"At this moment her heart is as warm towards me as mine is towards her;she would live with me here in this humble cottage for the asking! Yet before the evening probably he will have come; and then she will scorn me!"This reflection, constantly repeated by Henchard to himself, accompanied him everywhere through the day. His mood was no longer that of the rebellious, ironical, reckless misadventurer; but the leaden gloom of one who has lost all that can make life interesting, or even tolerable. There would remain nobody for him to be proud of, nobody to fortify him; for Elizabeth-Jane would soon be but as a stranger, and worse. Susan, Farfrae, Lucetta, Elizabeth - all had gone from him, one after one, either by his fault or by his misfortune.
In place of them he had no interest, hobby, or desire. If he could have summoned music to his aid his existence might even now have been borne;for with Henchard music was of regal power. The merest trumpet or organ tone was enough to move him, and high harmonies transubstantiated him.
But hard fate had ordained that he should be unable to call up this Divine spirit in his need.
The whole land ahead of him was as darkness itself; there was nothing to come, nothing to wait for. Yet in the natural course of life he might possibly have to linger on earth another thirty or forty years - scoffed at; at best pitied.
The thought of it was unendurable.
To the east of Casterbridge lay moors and meadows through which much water flowed. The wanderer in this direction who should stand still for a few moments on a quiet night, might hear singular symphonies from these waters, as from a lampless orchestra, all playing in their sundry tones from near and far parts of the moor. At a hole in a rotten weir they executed a recitative; where a tributary brook fell over a stone breastwork they trilled cheerily; under an arch they performed a metallic cymballing; and at Durnover Hole they hissed. The spot at which their instrumentation rose loudest was a place called Ten Hatches, whence during high springs there proceeded a very fugue of sounds.
The river here was deep and strong at all times, and the hatches on this account were raised and lowered by cogs and a winch. A path led from the second bridge over the highway (so often mentioned) to these Hatches, crossing the stream at their head by a narrow plank-bridge. But after night-fall human beings were seldom found going that way, the path leading only to a deep reach of the stream called Blackwater, and the passage being dangerous.

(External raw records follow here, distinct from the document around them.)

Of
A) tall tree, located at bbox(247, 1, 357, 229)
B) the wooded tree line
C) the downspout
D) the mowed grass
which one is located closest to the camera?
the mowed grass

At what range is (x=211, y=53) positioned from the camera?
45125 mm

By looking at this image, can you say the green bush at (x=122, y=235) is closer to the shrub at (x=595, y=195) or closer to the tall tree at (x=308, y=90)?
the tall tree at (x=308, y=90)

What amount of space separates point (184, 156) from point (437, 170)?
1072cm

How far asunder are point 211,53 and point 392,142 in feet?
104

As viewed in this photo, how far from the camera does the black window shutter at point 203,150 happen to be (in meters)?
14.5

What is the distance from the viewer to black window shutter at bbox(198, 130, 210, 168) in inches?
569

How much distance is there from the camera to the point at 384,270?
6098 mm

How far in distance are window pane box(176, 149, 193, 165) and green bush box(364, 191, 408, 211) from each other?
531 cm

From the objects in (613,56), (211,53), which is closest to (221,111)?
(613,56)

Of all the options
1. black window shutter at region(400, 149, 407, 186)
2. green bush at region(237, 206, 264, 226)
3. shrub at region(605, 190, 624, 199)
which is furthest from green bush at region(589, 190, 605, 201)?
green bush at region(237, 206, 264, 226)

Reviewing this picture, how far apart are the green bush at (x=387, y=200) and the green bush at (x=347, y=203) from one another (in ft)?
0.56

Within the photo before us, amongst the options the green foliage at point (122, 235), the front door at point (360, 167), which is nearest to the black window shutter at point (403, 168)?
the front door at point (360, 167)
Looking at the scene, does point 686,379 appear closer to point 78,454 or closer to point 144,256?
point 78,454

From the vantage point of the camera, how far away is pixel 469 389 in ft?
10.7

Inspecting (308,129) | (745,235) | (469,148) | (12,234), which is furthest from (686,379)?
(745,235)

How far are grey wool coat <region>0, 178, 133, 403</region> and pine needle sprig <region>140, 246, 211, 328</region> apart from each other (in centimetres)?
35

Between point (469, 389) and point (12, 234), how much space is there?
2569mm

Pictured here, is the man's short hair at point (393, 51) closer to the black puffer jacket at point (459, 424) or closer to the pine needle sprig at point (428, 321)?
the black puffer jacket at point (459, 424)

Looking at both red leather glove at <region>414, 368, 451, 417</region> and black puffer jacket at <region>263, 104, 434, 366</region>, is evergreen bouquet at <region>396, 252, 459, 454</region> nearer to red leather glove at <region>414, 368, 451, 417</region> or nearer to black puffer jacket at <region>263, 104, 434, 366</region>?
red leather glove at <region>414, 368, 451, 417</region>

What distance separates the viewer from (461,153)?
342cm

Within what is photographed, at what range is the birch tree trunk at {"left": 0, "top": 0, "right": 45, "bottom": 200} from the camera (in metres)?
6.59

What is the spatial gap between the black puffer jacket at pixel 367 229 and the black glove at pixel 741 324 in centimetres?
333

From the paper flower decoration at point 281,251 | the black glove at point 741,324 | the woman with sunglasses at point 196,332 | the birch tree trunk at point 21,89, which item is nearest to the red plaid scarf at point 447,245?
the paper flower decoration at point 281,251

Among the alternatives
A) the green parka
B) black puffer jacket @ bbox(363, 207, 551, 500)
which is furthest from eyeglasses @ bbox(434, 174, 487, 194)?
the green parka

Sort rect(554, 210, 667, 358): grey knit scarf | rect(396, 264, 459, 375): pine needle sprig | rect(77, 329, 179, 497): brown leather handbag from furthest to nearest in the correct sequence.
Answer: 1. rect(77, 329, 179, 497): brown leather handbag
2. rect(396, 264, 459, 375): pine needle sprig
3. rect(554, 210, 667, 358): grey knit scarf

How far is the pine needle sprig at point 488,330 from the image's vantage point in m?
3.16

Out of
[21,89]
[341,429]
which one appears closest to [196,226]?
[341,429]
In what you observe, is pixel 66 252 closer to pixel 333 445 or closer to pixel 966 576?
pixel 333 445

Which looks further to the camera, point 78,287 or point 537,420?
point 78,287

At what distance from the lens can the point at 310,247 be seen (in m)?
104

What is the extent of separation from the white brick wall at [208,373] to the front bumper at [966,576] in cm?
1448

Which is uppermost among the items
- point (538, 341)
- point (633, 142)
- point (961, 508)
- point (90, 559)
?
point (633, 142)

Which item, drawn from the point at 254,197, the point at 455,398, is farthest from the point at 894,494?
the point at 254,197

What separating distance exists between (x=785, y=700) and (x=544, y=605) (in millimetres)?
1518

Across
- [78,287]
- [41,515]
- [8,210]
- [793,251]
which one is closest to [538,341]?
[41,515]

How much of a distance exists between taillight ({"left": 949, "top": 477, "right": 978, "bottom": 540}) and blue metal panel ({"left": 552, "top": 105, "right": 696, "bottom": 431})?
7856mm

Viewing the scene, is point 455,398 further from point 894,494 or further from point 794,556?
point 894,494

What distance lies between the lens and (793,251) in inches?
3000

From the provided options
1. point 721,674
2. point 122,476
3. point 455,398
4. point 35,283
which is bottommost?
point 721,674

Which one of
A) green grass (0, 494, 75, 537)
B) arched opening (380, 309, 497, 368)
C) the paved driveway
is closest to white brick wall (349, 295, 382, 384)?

Henchard, however, leaving the town by the east road, proceeded to the second, or stone bridge, and thence struck into this path of solitude, following its course beside the stream till the dark shapes of the Ten Hatches cut the sheen thrown upon the river by the weak lustre that still lingered in the west. In a second or two he stood beside the weir-hole where the water was at its deepest. He looked backwards and forwards, and no creature appeared in view. He then took off his coat and hat, and stood on the brink of the stream with his hands clasped in front of him.
While his eyes were bent on the water beneath there slowly became visible a something floating in the circular pool formed by the wash of centuries;the pool he was intending to make his deathbed. At first it was indistinct by reason of the shadow from the bank; but it emerged thence and took shape, which was that of a human body, lying stiff and stark upon the surface of the stream.
In the circular current imparted by the central flow the form was brought forward, till it passed under his eyes; and then he perceived with a sense of horror that it was himself . Not a man somewhat resembling him, but one in all respects his counterpart, his actual double, was floating as if dead in Ten Hatches Hole.